- [Given text]:
However, she then had the opportunity to come back to Six Flags in 2010. “I was offered the job of park President, and that is where I have been ever since,” she says with discernible pride.
The attractions industry ‘gets into the blood’
“It’s funny,” says Weber. “A lot of people in our industry start out as I did, as a seasonal employee. They think this isn’t where they’ll wind up. However, there’s something that gets into your blood.”
“It is an amazing industry, creating memories for people, making them happy, making them smile,” says Weber. “It’s also an industry where you’re able to touch a lot of people’s lives, and develop people, and see them grow.
“I personally was able to develop skill-sets at a young age that have helped me to become who I am today. I think it is an amazing industry that provides unique opportunities.”
Identifying the brand niche
Six Flags Magic Mountain is a 262-acre park located in the Santa Clarita neighbourhood of Valencia, north of Los Angeles. It opened on May 30th 1971 as Magic Mountain. Six Flags bought the park in 1979 adding their name to the title. The park has around 3,000 employees and an astonishing nineteen coasters: more than any other park in the country.
“Way early on we identified our brand niche as the thrill in this market. Interestingly, in 1995 we opened a waterpark (Hurricane Harbor) to complement our product. We were the first theme park company to have a double gate in California, specifically Southern California.
“We have continued to evolve, adding major thrills and major rollercoasters. Part of our product involves big events like Fright Fest, the number one voted Hallowe’en event in the country.”
Fright Fest, presented by Snickers, sees zombies and ghouls take over the park in the run-up to Hallowe’en. This year, the frights and surprises include a new haunted maze, a terrifying Scare Zone, a DJ dance party and a behind-the-scenes VIP tour.
Damned ‘N Disguise: Scare Zone transforms Metropolis into a morphing masquerade. In this spooky party zone, the living shift into the undead before visitors’ very eyes.
The park’s newest maze is Dead End where visitors journey through confusing corners and dreadful dead ends to the darkest outskirts of the scary Willoughby Estate.
Club 6-feet Under kicks off at 9.30pm each night at the Metro Park Pub. A devilish DJ serves up a feast of spectral sounds and monster mashups. Meanwhile the Hidden Haunts VIP tour takes visitors around obscure areas of the park, telling real-life haunting tales.
“Then there’s Holiday in the Park, which really broadens out our portfolio,” says Weber.
Creating a ‘wow’ zone
Whenever the park adds a new attraction, the policy (which spans the past six or seven years) has been to create a dramatic ‘wow’ zone. “It’s an attraction but also an entire area, which really impacts the property.”
The park has undergone a complete transformation over the past few seasons. This year it announced it was entering the destination travel market.
“We will be a 365 day operation, beginning in January 2018,” says Weber. “It is so exciting. I just can’t wait to sit back and look at what this property will be ten years from now.”

- [Dataset excerpt]:
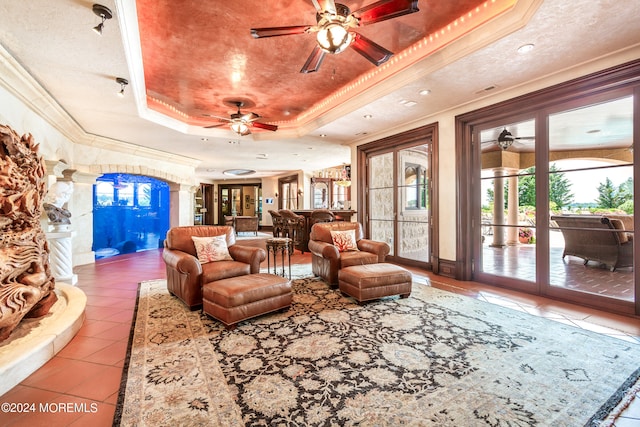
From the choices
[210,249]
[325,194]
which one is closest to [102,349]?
[210,249]

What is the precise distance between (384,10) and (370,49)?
539mm

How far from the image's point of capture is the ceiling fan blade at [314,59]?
8.93ft

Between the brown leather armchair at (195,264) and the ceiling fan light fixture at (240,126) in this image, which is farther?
the ceiling fan light fixture at (240,126)

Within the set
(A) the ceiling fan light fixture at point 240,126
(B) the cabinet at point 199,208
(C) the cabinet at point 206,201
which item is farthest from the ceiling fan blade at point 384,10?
(C) the cabinet at point 206,201

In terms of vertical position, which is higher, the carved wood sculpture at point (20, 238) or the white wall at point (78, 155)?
the white wall at point (78, 155)

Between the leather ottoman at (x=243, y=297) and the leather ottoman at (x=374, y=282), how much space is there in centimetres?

- [Instruction]: Proceed with the Six Flags Magic Mountain article, starting right after its last sentence.

- [Answer below]:
Six Flags Magic Mountain’s spectacular roller coasters are central to that new positioning. Not for nothing is it known as the roller coaster capital of the world. Its skyline is dominated by mammoth coasters such as Goliath, X2, Viper, Full Throttle, Ninja, Scream and Tatsu.
Justice League: Battle for Metropolis
In July of this year, the park opened its new dark ride, Justice League: Battle for Metropolis.
“Given our marketplace, we took an award-winning attraction that had already opened at six of our other Six Flags parks,” says Weber. “It is a tremendous attraction. We basically added some more bells and whistles to make it stand out in a market like Los Angeles.”
Justice League: Battle for Metropolis is a cutting edge, fully immersive dark ride in 4D.
The ride was created by Sally Corporation, the dark ride and animatronic manufacturing experts based in Jacksonville, Florida.
Oceaneering was responsible for the ride vehicles. Alterface provided the interactive gaming elements.
The ride features animatronic figures and targets projected on a fog screen. The equal of anything from Disney or Universal, the ride combines motion-platform vehicles with an interactive shooting video game on a series of 3D movie screens.
There’s even a virtual coaster. Guests ride a simulated corkscrew inversion while shooting at the armed ‘LexBot’ army. A vertical loop is part of a car chase as they help DC Comics’ Justice League save the city of Metropolis from Lex Luthor, The Joker and other villains.
A ride designed to ‘shatter expectations’
“We took state of the art technology,” says Weber. “We looked at the best dark rides around the world. Then, we added them to the Justice League and DC comics brand to create the Justice League: Battle for Metropolis.”
“We said we wanted to shatter expectations. There is no doubt we achieved that. People, whether they are park guests, young, old, savvy theme park veterans, or the most critical guests, all come off that ride blown away with the attraction.”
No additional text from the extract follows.